This column first ran in The Tablet in January 2014
On February, 15, 2013 [one year before this column first ran], a twenty-meter chunk of space rock hit the Earth over Chelyabinsk, Siberia. Shining brighter than the sun, its fall was recorded by video cameras as far as 700 km away. Thousands of people in Chelyabinsk ran to their windows to see what that bright light was; a few moments later, the impact’s sonic boom arrived and shattered those windows. More than 1500 people were hurt by flying glass and debris. Seventy kilometers west of Chelyabinsk, an eight meter wide hole was found in the ice of Lake Chebarkul; last summer, a half-ton meteorite was recovered from the lake bottom.
It’s not every day that a rock with half a megaton of energy hits the Earth above a major city (a million people live in Chelyabinsk). But near earth asteroids are hardly rare. The Minor Planet Center in Cambridge, Massachusetts, keeps track of these bodies, and their Twitter account regularly announces the arrival of asteroids coming close to Earth.
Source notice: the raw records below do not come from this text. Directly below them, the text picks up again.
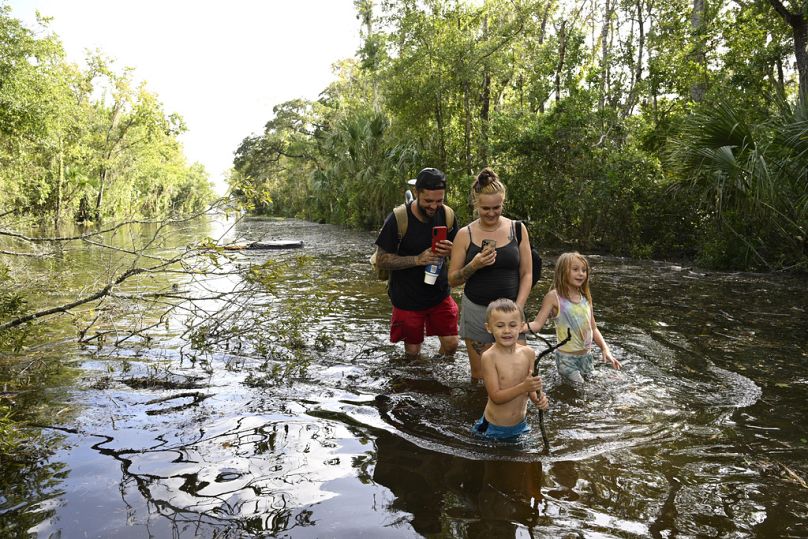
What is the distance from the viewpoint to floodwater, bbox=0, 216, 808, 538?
3201 mm

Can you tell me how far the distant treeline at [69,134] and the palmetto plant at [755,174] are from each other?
30.2 ft

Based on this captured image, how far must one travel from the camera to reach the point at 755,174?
32.8 ft

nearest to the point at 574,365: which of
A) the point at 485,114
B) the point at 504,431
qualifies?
the point at 504,431

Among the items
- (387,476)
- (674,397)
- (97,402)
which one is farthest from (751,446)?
(97,402)

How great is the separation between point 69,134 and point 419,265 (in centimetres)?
4380

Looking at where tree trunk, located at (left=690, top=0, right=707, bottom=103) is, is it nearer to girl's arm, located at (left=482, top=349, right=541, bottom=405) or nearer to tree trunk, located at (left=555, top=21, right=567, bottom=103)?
tree trunk, located at (left=555, top=21, right=567, bottom=103)

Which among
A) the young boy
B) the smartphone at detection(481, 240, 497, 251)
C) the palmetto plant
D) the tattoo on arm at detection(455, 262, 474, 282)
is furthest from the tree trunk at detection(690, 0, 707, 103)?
the young boy

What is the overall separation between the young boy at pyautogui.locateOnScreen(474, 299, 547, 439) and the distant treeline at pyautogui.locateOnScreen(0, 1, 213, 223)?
3427mm

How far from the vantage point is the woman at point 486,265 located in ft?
15.9

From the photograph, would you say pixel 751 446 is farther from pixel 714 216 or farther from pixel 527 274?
pixel 714 216

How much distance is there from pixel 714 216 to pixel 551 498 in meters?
12.9

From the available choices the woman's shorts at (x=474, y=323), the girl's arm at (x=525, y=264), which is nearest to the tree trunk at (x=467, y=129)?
the girl's arm at (x=525, y=264)

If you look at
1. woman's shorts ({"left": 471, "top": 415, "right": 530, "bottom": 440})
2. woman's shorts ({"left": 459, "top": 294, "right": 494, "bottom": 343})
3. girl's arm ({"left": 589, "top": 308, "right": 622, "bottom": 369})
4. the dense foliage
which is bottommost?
woman's shorts ({"left": 471, "top": 415, "right": 530, "bottom": 440})

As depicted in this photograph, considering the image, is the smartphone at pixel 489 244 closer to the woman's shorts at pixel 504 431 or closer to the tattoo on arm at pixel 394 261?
the tattoo on arm at pixel 394 261
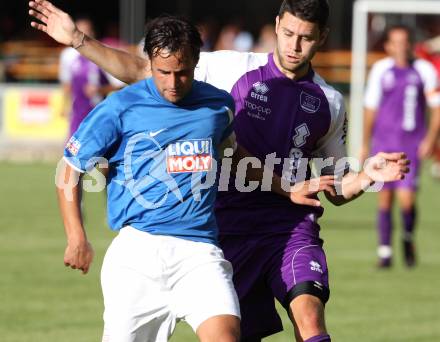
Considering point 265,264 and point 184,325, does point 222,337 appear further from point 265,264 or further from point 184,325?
point 184,325

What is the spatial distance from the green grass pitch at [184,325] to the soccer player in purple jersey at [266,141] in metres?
2.42

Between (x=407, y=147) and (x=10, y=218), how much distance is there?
5589 millimetres

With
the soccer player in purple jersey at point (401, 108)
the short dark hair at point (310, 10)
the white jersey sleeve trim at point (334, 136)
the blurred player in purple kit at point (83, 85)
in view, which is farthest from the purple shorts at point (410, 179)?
the short dark hair at point (310, 10)

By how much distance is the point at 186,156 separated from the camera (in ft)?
18.4

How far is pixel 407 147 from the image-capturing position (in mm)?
13117

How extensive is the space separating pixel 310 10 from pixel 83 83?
37.1 feet

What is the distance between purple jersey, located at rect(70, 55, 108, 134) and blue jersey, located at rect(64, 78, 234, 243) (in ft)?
36.4

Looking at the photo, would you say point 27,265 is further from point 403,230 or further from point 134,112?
point 134,112

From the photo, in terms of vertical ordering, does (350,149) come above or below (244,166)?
below

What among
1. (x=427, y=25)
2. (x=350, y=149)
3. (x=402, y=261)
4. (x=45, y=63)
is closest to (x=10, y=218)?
(x=402, y=261)

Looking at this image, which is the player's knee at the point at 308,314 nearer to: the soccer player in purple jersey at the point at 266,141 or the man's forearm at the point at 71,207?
the soccer player in purple jersey at the point at 266,141

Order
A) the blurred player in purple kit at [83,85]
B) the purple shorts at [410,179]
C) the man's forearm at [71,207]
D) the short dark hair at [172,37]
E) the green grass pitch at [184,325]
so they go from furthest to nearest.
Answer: the blurred player in purple kit at [83,85]
the purple shorts at [410,179]
the green grass pitch at [184,325]
the short dark hair at [172,37]
the man's forearm at [71,207]

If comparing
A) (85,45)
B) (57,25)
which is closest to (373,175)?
(85,45)

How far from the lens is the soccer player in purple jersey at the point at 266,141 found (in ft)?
20.6
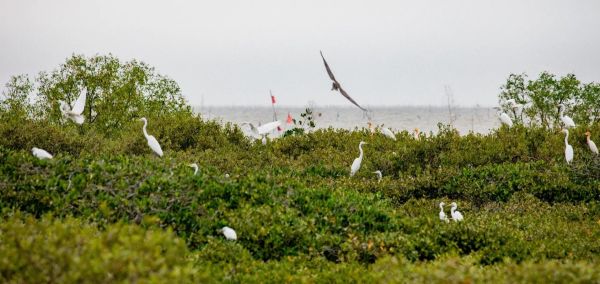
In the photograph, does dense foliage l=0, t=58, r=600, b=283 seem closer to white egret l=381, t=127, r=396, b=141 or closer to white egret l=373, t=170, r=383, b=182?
white egret l=373, t=170, r=383, b=182

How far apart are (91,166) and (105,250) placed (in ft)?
22.4

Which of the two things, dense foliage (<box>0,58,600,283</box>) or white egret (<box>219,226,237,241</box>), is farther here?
white egret (<box>219,226,237,241</box>)

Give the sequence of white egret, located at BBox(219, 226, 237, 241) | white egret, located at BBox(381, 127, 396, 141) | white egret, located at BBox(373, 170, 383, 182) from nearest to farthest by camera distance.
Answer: white egret, located at BBox(219, 226, 237, 241), white egret, located at BBox(373, 170, 383, 182), white egret, located at BBox(381, 127, 396, 141)

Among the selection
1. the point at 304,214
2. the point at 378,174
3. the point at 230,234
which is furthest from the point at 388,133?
the point at 230,234

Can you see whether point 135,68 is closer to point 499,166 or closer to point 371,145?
point 371,145

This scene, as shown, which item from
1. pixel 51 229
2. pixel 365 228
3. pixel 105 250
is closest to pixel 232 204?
pixel 365 228

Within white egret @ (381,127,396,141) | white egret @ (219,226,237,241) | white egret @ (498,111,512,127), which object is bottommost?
white egret @ (219,226,237,241)

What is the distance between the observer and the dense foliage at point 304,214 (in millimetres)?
7023

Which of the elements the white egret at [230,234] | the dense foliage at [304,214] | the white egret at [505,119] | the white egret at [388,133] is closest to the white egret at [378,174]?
the dense foliage at [304,214]

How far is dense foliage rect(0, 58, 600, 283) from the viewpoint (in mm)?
7023

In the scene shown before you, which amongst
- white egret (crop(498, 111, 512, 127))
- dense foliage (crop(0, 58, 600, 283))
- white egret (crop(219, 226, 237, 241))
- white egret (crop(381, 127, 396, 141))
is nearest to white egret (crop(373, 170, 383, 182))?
dense foliage (crop(0, 58, 600, 283))

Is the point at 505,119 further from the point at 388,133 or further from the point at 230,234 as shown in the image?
the point at 230,234

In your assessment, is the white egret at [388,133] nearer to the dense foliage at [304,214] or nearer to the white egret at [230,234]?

In just the first week of January this year, these included: asteroid 2014 AF16, about 40 meters large, which came within 33 times the distance of the Earth to the Moon on January 5; that same day, asteroid 2013 YE48, about 75 meters large, came within 26 lunar distances; on January 4, asteroid 2013 YT102, 40 meters across, came within 17 lunar distances; while asteroid 2013 XX8, 50 meters across, came within 20 lunar distances. On New Years Day itself, asteroid 2014 AF5 (an 8 meter chunk of space rock) came closer to us than the Moon, a mere quarter of the distance from the Earth to the moon.
But even that was not the closest visitor. Asteroid 2014 AA, about the size of a small car, was discovered on New Year’s Eve of 2014 by the Spacewatch program in Arizona. (It was already after midnight Greenwich time, so it counts for 2014.) One day later, it hit Earth somewhere over the Atlantic Ocean.
The asteroid names themselves tell a story. When a new solar system object is detected, it is given a provisional designation: the year of discovery, then a letter for each half month (A is the first half of January, B the second half, and so forth; I and Z are skipped); and then a second letter, naming each object in order of discovery. Thus 2014 AA was the first asteroid discovered in 2014. If more than 25 asteroids are discovered in the given period, and all the letters (“I” is skipped) are used up, then a number is added and you go through the alphabet again. So notice what asteroid 2013 YT102’s name means: in the second half of December, 2013, they went through the alphabet 102 times and then came to letter the T! That’s 2569 asteroids found in just two weeks. So far, we’ve confirmed the orbits of 632,567 asteroids [723,367, as of Christmas 2016]; 10,533 [15,376 as of Christmas, 2016] of them come near Earth.
With all these possible impactors, why haven’t we had more events like what happened over Chelybinsk? In the past, Earth had fewer people, fewer cities, and so fewer targets; cities of a million people in the middle of Siberia are a recent phenomenon. And most impactors, like 2014AA, land on the three quarters of the globe that is ocean. Still, events like this come closer to inhabited areas all the time. Houses and cars around the world have been hit by meteorites.
It’s tempting to think that what goes on in outer space never affects us on Earth, as if the sky were an impenetrable shield. It’s not true. We are part of a bigger universe which can touch us, ready or not. But then, asteroids aren’t the only thing we close our eyes to all the time, as if they didn’t exist.